● Excerpted text
****************************************
Google's mega AI push with beefed up Gemini chatbot, scaled down 1.5 Flash
The Pro model - starting with prompt sizes of up to 1 million tokens, will also be available to subscribers to Google’s Gemini Advanced service
Google's parent Alphabet on Tuesday announced improvements to the Gemini 1.5 Pro chatbot, while also unveiling a scaled down version, the 1.5 Flash.

During the annual I/O developers event at Mountain View in California, the tech giant announced major improvements to the Gemini chatbot. Google CEO Sundar Pichai announced that the company had doubled the amount to two million tokens.
It means that the AI could answer questions when given thousands of pages of text or more than an hour of video to ingest in a single prompt, Reuters reported.
The Pro model - starting with prompt sizes of up to 1 million tokens, or pieces of data - will also be available to subscribers to Google’s Gemini Advanced service.
Google's parent Alphabet also announced a scaled-down version of Gemini called 1.5 Flash, which aims to lower the cost of deploying AI and speed up responses.
Like the more capable version, Flash can take in large amounts of data while being optimized for chat applications, video and image captioning.
Gemini for Google Workspace
Google in a blog post announced that it is bringing more powerful side panel experience to the Workspace Labs and Gemini for Workspace Alpha users.
The new side panel means that the users will be able to chat with the Gemini bot to summarize, analyze, and generate content, leveraging insights from the emails, documents, and more, and without leaving the app.
Google said that the refreshed interface will provide the users with an automatic summary of the conversation or content they are working on, as well as contextually relevant prompts to help get you started.
"We are in the very early days of AI platforms," Pichai said during the event. “We see so much opportunity for creators or developers or startups or everyone helping to (advance) those opportunities - is what Gemini is all about,” he added.
****************************************
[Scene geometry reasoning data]
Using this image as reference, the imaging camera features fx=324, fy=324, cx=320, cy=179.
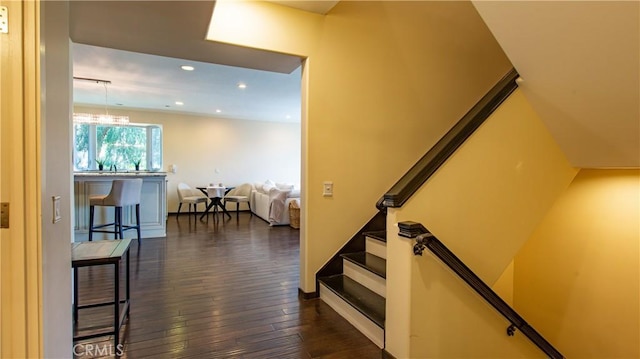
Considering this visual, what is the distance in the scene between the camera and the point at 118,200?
4.78 meters

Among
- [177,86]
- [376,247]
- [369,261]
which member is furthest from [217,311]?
[177,86]

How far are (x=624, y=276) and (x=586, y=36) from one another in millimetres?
2501

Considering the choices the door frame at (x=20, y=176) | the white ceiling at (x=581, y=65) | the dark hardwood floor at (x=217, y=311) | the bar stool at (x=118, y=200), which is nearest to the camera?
the door frame at (x=20, y=176)

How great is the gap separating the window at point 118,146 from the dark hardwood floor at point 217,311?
407 cm

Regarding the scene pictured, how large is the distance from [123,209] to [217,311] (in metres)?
****************************************
● Task A
According to the Gemini article, what three things can users do by chatting with the Gemini bot in the new side panel?
● Task B
For each statement, say whether the Gemini article supports it, and quote the words that decide it: (i) 1.5 Flash is meant to lower the cost of deploying AI. (ii) Pichai announced that the token amount had been tripled. (iii) The I/O event took place in Mountain View.
The listing has no connection to the text.

● Exercise solution A
Summarize, analyze, and generate content.

● Exercise solution B
(i) Yes: "which aims to lower the cost of deploying AI and speed up responses."
(ii) No: "the company had doubled the amount to two million tokens."
(iii) Yes: "During the annual I/O developers event at Mountain View in California."